▸ **任务要求**: 接着讲 combineByKey 用法的页面摘录往下写，从它的最后一句之后开始。

▸ **页面摘录**:
--------------------------------
首先看一下 API 参考 docs
combineByKey[C](createCombiner: (V) ⇒ C, mergeValue: (C, V) ⇒ C, mergeCombiners: (C, C) ⇒ C): RDD[(K, C)]
所以它接受我在下面定义的三个函数
scala> val createCombiner = (v:Int) => List(v)
createCombiner: Int => List[Int] = <function1>
scala> val mergeValue = (a:List[Int], b:Int) => a.::(b)
mergeValue: (List[Int], Int) => List[Int] = <function2>
scala> val mergeCombiners = (a:List[Int],b:List[Int]) => a.++(b)
mergeCombiners: (List[Int], List[Int]) => List[Int] = <function2>
一旦你定义了这些,你就可以在你的 combineByKey 调用中使用它,如下所示
scala> val list = List((1,5),(1,8),(1,40),(2,9),(2,20),(2,6))
--------------------------------
▸ **数据节选**:
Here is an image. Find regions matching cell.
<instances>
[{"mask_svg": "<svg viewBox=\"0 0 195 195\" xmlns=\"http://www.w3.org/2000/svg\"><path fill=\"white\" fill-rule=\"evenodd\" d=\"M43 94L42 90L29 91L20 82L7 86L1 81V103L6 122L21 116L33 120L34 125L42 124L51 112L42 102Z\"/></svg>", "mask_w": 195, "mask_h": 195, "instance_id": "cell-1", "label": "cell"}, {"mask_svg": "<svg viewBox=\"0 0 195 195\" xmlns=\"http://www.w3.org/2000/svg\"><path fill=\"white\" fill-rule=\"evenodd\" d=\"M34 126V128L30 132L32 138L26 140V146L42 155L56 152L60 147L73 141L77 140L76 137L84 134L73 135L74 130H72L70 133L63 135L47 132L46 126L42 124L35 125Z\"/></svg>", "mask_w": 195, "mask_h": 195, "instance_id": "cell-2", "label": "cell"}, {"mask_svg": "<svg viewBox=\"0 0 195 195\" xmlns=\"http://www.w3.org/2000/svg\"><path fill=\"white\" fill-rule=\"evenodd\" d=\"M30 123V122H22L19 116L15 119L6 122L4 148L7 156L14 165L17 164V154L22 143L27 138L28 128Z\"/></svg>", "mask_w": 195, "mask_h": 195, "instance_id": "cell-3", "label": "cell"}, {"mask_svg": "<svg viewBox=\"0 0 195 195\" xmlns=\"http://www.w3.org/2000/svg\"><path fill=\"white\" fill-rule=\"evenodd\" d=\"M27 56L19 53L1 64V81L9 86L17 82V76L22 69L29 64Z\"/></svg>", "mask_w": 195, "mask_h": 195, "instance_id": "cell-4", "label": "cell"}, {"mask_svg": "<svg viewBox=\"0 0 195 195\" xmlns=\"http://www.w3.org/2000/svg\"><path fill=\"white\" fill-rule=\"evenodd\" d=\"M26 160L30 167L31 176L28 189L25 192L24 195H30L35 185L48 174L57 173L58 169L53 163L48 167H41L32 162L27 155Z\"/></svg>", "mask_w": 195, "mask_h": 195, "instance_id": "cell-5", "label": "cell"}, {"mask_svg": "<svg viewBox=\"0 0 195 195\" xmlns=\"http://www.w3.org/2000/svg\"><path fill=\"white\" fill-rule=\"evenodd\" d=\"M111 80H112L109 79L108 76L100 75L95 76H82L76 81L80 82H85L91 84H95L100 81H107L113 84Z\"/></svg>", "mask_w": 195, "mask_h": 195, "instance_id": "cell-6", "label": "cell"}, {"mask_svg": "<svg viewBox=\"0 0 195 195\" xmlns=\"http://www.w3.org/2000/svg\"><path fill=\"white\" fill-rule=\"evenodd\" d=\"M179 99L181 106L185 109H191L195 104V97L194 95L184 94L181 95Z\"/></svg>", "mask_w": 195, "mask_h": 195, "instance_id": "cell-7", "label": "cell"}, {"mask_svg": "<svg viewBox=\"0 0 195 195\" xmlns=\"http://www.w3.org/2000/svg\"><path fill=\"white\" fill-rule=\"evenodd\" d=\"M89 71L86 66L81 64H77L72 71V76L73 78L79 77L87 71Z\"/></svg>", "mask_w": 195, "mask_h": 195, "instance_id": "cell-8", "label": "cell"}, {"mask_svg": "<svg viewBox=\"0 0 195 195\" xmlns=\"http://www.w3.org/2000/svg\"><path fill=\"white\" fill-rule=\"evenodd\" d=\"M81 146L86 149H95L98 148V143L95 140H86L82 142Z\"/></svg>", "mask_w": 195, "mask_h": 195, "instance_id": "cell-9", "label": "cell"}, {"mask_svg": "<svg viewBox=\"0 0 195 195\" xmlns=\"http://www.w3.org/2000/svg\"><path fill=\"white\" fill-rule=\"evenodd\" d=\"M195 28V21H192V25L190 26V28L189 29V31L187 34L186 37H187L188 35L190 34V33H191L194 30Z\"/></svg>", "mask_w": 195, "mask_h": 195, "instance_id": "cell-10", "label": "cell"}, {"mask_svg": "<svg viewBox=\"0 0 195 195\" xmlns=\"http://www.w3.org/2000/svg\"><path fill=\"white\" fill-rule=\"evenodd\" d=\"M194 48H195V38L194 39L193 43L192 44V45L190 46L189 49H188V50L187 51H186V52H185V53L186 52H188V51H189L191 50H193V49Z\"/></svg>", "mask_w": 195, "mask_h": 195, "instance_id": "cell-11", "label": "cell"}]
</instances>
--------------------------------
▸ **任务答复**:
list: List[(Int, Int)] = List((1,5), (1,8), (1,40), (2,9), (2,20), (2,6))
scala> val temp = sc.parallelize(list)
temp: org.apache.spark.rdd.RDD[(Int, Int)] = ParallelCollectionRDD[41] at parallelize at <console>:30
scala> temp.combineByKey(createCombiner,mergeValue, mergeCombiners).collect
res27: Array[(Int, List[Int])] = Array((1,List(8, 40, 5)), (2,List(20, 9, 6)))
请注意,我在 Spark Shell 中对此进行了尝试,因此您可以在执行的命令下方看到输出。它们将帮助您加深理解。